U.S. Senate Majority leader Harry Reid (D-NV) listens to remarks after the Senate approved a package of changes to President Barack Obama's landmark healthcare overhaul and sent the bill to the House of Representatives for final passage in Washington, March 25, 2010.   REUTERS/Jim Young   (UNITED STATES - Tags: POLITICS HEALTH)  (© Jim Young / Reuters)
U.S. Senate Majority leader Harry Reid (D-NV) listens to remarks after the Senate approved a package of changes to President Barack Obama's landmark healthcare overhaul and sent the bill to the House of Representatives for final passage in Washington, March 25, 2010. REUTERS/Jim Young (UNITED STATES - Tags: POLITICS HEALTH) (© Jim Young / Reuters)

(UPDATE: The analysis in this post has been overtaken by breaking news. Look for a new post shortly.)

Bloomberg, the Wall Street Journal, the New York Times, every publication is running almost exactly the same story: Bank reform, suddenly, is in trouble again, as the tiny handful of Republican senators who previously voted for the bill are now reportedly having second thoughts.

A trio of New England Republicans, Massachusetts' Scott Brown and Maine's Olympia Snowe and Susan Collins, are all citing the last-minute inclusion of an $18 billion bank levy during the conference committee reconciliation of the House and Senate bank reform bills as the catalyst for their discontent. That puts Senate Majority Leader Harry Reid in a bind. The conference committee process could be restarted all over again, but the current conference report can't be amended. Even if he waits until a fresh Democratic body replaces the vote of Robert Byrd, he still needs three Republican votes to get to the magic 60. (And even if both the Democrats who voted against the bill, Maria Cantwell and Russ Feingold, decided to change their minds, he'd still need one Republican vote.)

(UPDATE: Scott Brown is now definitely a "no.")

Tim Fernholz, who has been doing terrific ongoing coverage of the whole process of bank reform for the American Prospect, tweets that it is "too early to panic." Give Harry Reid some time to work, he recommends. At FireDogLake, David Dayen suggests that the New Englanders are just holding out for concessions down the line -- they haven't actually committed to voting "no."

But the entire charade is absurd, and Collins and Snowe, who try to pass themselves off as sensible Republicans, ought to be ashamed of themselves. Preventing a financial meltdown isn't a freebie. The "Orderly Liquidation Authority" -- the process by which financial institutions whose failure could cause systemic risk are shut down -- has a price. The Congressional Budget Office estimated that price at around $21 billion over the next couple of decades. The bank levy is designed to raise the funds to pay for those estimated costs in advance.

Of course, it's possible that we won't have a financial meltdown in the near future, and the money won't be necessary. That would be great. But what you don't want is a situation where a Citigroup needs to be shut down, but you don't have the funds to pay for the liquidation. At that juncture, you can't raise money from Wall Street, because the banks are likely to be in dire straits.
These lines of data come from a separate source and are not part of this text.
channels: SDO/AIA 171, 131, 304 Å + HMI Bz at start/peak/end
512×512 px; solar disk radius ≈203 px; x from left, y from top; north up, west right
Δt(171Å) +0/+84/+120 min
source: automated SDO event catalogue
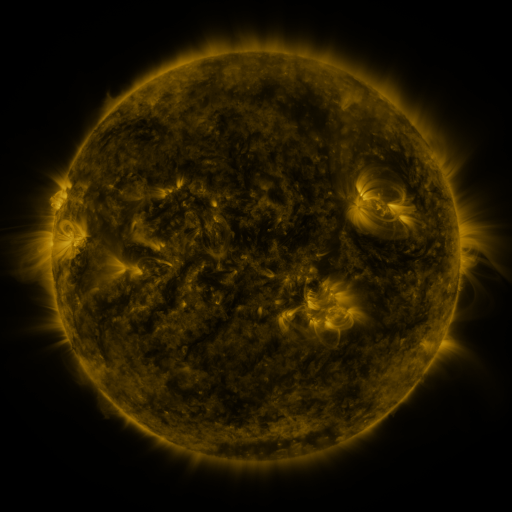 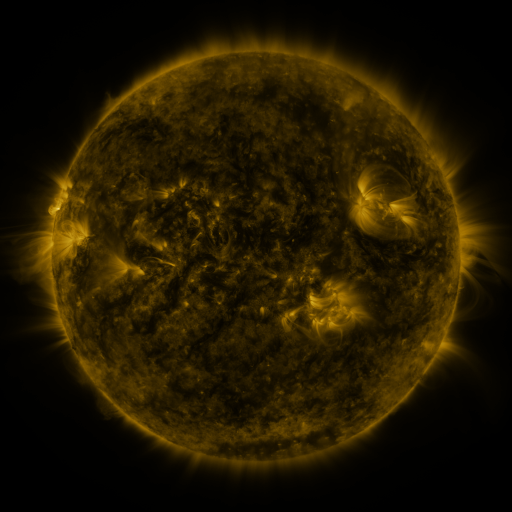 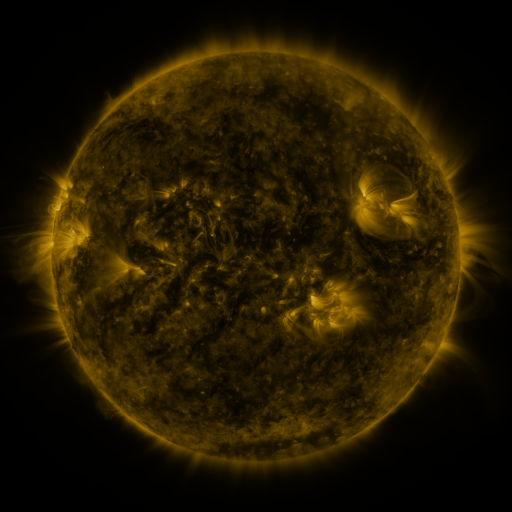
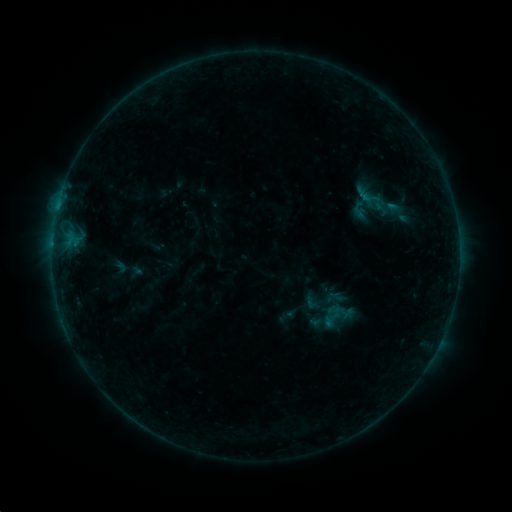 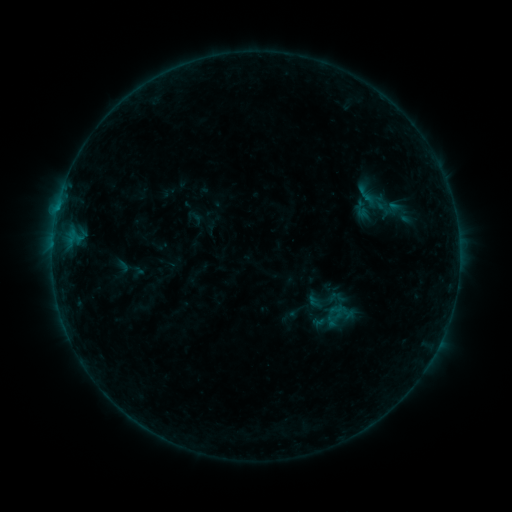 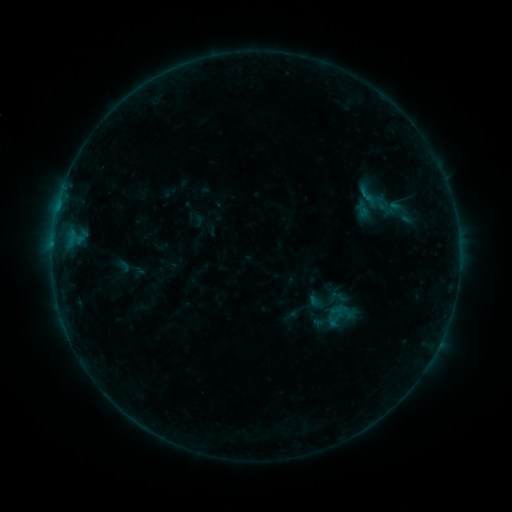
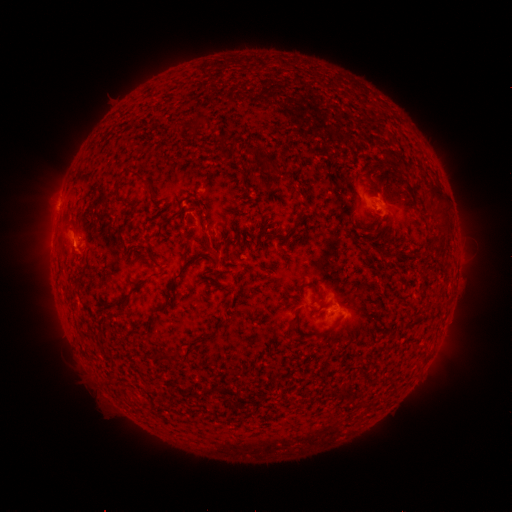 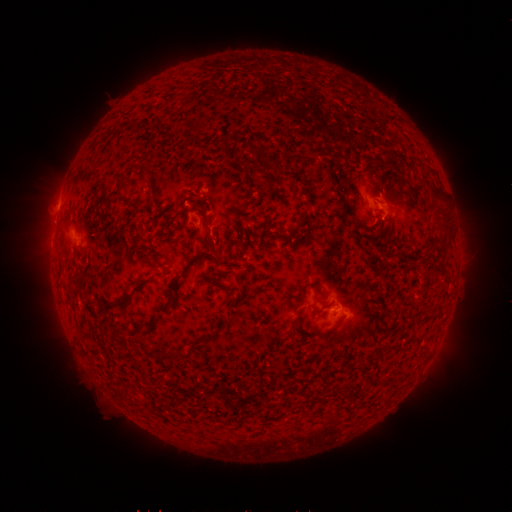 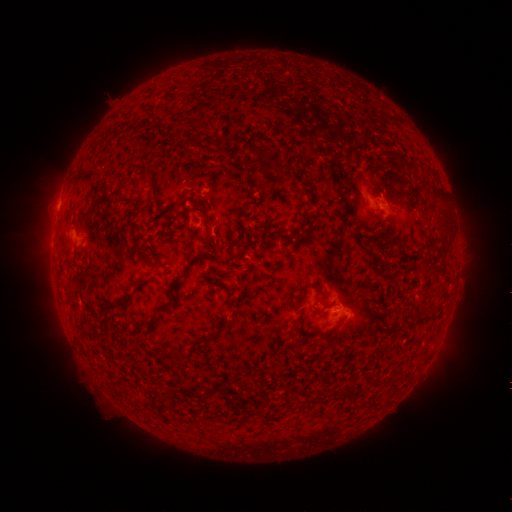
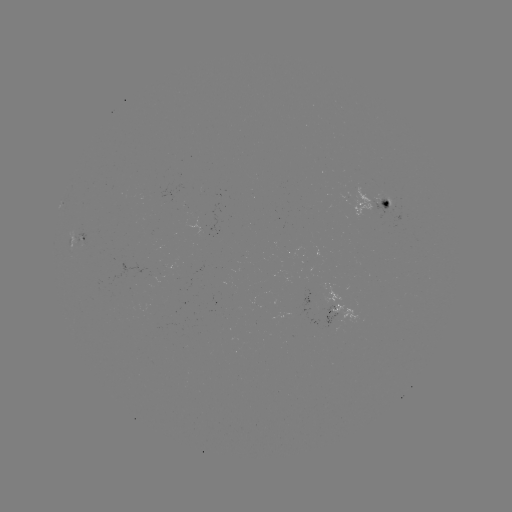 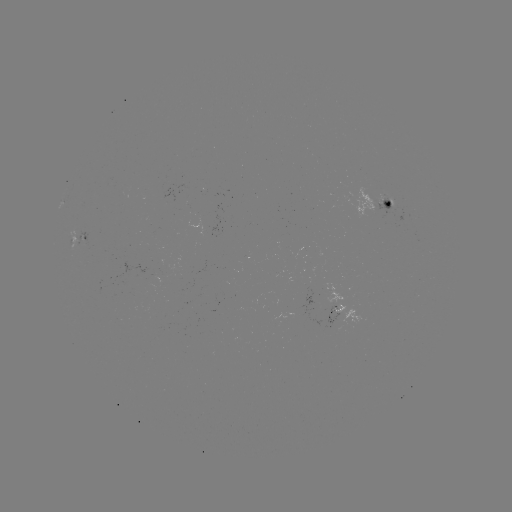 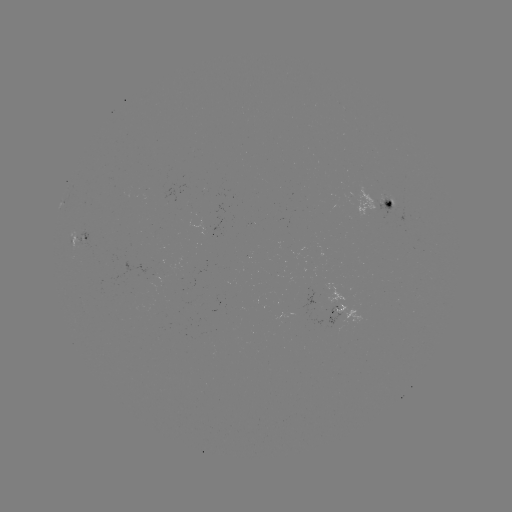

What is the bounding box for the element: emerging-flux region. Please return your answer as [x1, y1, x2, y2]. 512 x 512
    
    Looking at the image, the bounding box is [375, 196, 395, 221].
So you have no choice but to bust the federal budget again.

During the Bush administration, Republicans made a habit of passing legislation without finding the means to pay for the new costs they were saddling on the federal government. The Democrats reinstituted so-called pay-go rules, which means that Congress is now required to match new expenses with either new spending cuts or higher taxes.

Barney Frank is right to be annoyed. "What are we going to do, hold out a money basket?" he told the Wall Street Journal. Collins, Brown and Snowe are being obstructionist for patently self-serving reasons. This is a golden opportunity for a savage political counterattack. How ridiculous is this: The party that suddenly rediscovered the dangers of deficits as soon as it was out of power wants the federal government to assume new unfunded liabilities. 

Harry Reid should call these jokers out, with gusto. And the White House could lend a hand.